▶ _WHAT IS NEEDED_
Please convert every line of the entries below into a JSON list of strings, one string per line, with blank lines and the pictures left out.

▶ _SUPPLIED RECORDS_
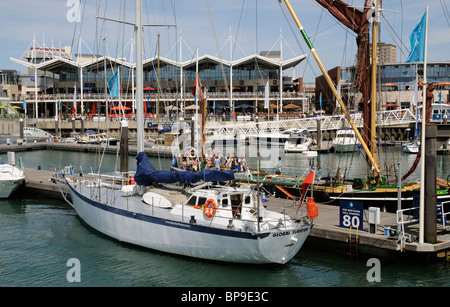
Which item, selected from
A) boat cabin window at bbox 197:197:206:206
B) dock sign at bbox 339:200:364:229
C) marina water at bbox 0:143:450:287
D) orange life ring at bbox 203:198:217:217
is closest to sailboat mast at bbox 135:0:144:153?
marina water at bbox 0:143:450:287

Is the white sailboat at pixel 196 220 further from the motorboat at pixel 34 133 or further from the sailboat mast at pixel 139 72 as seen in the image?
the motorboat at pixel 34 133

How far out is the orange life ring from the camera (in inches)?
758

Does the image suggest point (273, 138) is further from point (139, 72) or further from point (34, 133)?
point (139, 72)

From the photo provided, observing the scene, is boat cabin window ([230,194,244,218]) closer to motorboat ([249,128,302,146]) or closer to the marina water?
the marina water

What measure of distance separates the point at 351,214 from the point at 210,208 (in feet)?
19.7

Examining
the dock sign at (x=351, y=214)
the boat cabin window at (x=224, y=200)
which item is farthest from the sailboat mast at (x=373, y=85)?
the boat cabin window at (x=224, y=200)

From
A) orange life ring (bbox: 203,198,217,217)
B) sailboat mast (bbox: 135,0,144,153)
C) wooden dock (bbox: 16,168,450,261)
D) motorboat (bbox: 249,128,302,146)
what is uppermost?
sailboat mast (bbox: 135,0,144,153)

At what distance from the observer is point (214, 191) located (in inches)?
801

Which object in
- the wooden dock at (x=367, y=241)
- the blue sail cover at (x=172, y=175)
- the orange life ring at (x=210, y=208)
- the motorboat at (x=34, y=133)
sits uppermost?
the motorboat at (x=34, y=133)

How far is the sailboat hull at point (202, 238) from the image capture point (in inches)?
706

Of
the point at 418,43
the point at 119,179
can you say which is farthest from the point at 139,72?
the point at 418,43

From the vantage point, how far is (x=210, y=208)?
762 inches

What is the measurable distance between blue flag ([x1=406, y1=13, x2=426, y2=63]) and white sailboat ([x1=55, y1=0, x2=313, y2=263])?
7.86 metres

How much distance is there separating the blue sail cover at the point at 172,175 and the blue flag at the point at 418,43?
895 centimetres
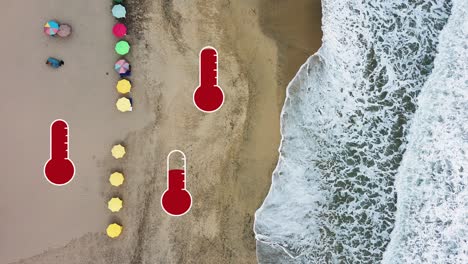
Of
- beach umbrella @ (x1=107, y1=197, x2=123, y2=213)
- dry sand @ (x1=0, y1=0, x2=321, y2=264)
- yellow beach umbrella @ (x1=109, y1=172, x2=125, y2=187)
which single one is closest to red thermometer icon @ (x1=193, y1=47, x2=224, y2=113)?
dry sand @ (x1=0, y1=0, x2=321, y2=264)

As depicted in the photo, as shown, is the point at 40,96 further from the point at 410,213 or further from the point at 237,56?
the point at 410,213

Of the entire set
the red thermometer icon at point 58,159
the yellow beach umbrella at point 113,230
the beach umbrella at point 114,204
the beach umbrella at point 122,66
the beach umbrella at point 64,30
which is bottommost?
the yellow beach umbrella at point 113,230

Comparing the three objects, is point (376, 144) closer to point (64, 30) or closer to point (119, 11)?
point (119, 11)

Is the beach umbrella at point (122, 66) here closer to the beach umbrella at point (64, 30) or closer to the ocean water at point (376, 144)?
the beach umbrella at point (64, 30)

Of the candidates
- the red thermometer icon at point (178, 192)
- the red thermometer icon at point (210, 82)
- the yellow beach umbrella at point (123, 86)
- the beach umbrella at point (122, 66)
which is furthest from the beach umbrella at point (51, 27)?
the red thermometer icon at point (178, 192)

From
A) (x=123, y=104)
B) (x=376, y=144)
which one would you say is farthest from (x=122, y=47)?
(x=376, y=144)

▶ _EXPECTED OUTPUT_
[
  "Which item, selected from",
  "A) boat cabin window at bbox 197:197:206:206",
  "B) dock sign at bbox 339:200:364:229",
  "C) marina water at bbox 0:143:450:287",
  "D) orange life ring at bbox 203:198:217:217",
  "is closest to sailboat mast at bbox 135:0:144:153?",
  "marina water at bbox 0:143:450:287",
  "Is the white sailboat at pixel 196 220 further from the motorboat at pixel 34 133 or further from the sailboat mast at pixel 139 72 as seen in the image?",
  "the motorboat at pixel 34 133",
  "How far out is the orange life ring from the camera (in inches)?",
  "758",
  "Does the image suggest point (273, 138) is further from point (139, 72) or further from point (34, 133)?",
  "point (139, 72)",
  "From the photo provided, observing the scene, is boat cabin window ([230,194,244,218]) closer to motorboat ([249,128,302,146]) or closer to the marina water?",
  "the marina water",
  "What measure of distance separates the point at 351,214 from the point at 210,208 (in feet)?",
  "19.7",
  "Examining",
  "the dock sign at (x=351, y=214)",
  "the boat cabin window at (x=224, y=200)",
  "which item is farthest from the sailboat mast at (x=373, y=85)?",
  "the boat cabin window at (x=224, y=200)",
  "From",
  "A) orange life ring (bbox: 203,198,217,217)",
  "B) sailboat mast (bbox: 135,0,144,153)",
  "C) wooden dock (bbox: 16,168,450,261)",
  "D) motorboat (bbox: 249,128,302,146)",
  "what is uppermost?",
  "sailboat mast (bbox: 135,0,144,153)",
  "At what distance from the observer is point (214, 191) located (in inches)?",
  "801",
  "Which object in",
  "- the wooden dock at (x=367, y=241)",
  "- the blue sail cover at (x=172, y=175)",
  "- the orange life ring at (x=210, y=208)",
  "- the motorboat at (x=34, y=133)",
  "sits uppermost?",
  "the motorboat at (x=34, y=133)",
  "How far is the sailboat hull at point (202, 238) from the image capture point (in inches)?",
  "706",
  "Of",
  "the point at 418,43",
  "the point at 119,179",
  "can you say which is farthest from the point at 139,72?",
  "the point at 418,43",
  "From the vantage point, how far is (x=210, y=208)?",
  "762 inches",
  "What is the measurable distance between blue flag ([x1=406, y1=13, x2=426, y2=63]) and white sailboat ([x1=55, y1=0, x2=313, y2=263])?",
  "7.86 metres",
  "How much distance is there separating the blue sail cover at the point at 172,175 and the blue flag at the point at 418,43?",
  "895 centimetres",
  "Of",
  "- beach umbrella @ (x1=107, y1=197, x2=123, y2=213)",
  "- dry sand @ (x1=0, y1=0, x2=321, y2=264)",
  "- yellow beach umbrella @ (x1=109, y1=172, x2=125, y2=187)",
  "which single one is closest to red thermometer icon @ (x1=193, y1=47, x2=224, y2=113)?",
  "dry sand @ (x1=0, y1=0, x2=321, y2=264)",
  "As depicted in the photo, as shown, is the point at 40,96 further from the point at 410,213 or further from the point at 237,56?",
  "the point at 410,213",
  "Of the entire set",
  "the red thermometer icon at point 58,159",
  "the yellow beach umbrella at point 113,230",
  "the beach umbrella at point 114,204",
  "the beach umbrella at point 122,66",
  "the beach umbrella at point 64,30",
  "which is bottommost?",
  "the yellow beach umbrella at point 113,230",
  "Comparing the three objects, is point (376, 144) closer to point (64, 30) or closer to point (119, 11)?",
  "point (119, 11)",
  "Is the beach umbrella at point (122, 66) here closer to the beach umbrella at point (64, 30) or closer to the ocean water at point (376, 144)?",
  "the beach umbrella at point (64, 30)",
  "Of the candidates",
  "- the red thermometer icon at point (178, 192)",
  "- the red thermometer icon at point (210, 82)",
  "- the yellow beach umbrella at point (123, 86)",
  "- the beach umbrella at point (122, 66)",
  "which is furthest from the beach umbrella at point (51, 27)?",
  "the red thermometer icon at point (178, 192)",
  "From",
  "A) (x=123, y=104)",
  "B) (x=376, y=144)",
  "which one would you say is farthest from (x=122, y=47)?",
  "(x=376, y=144)"
]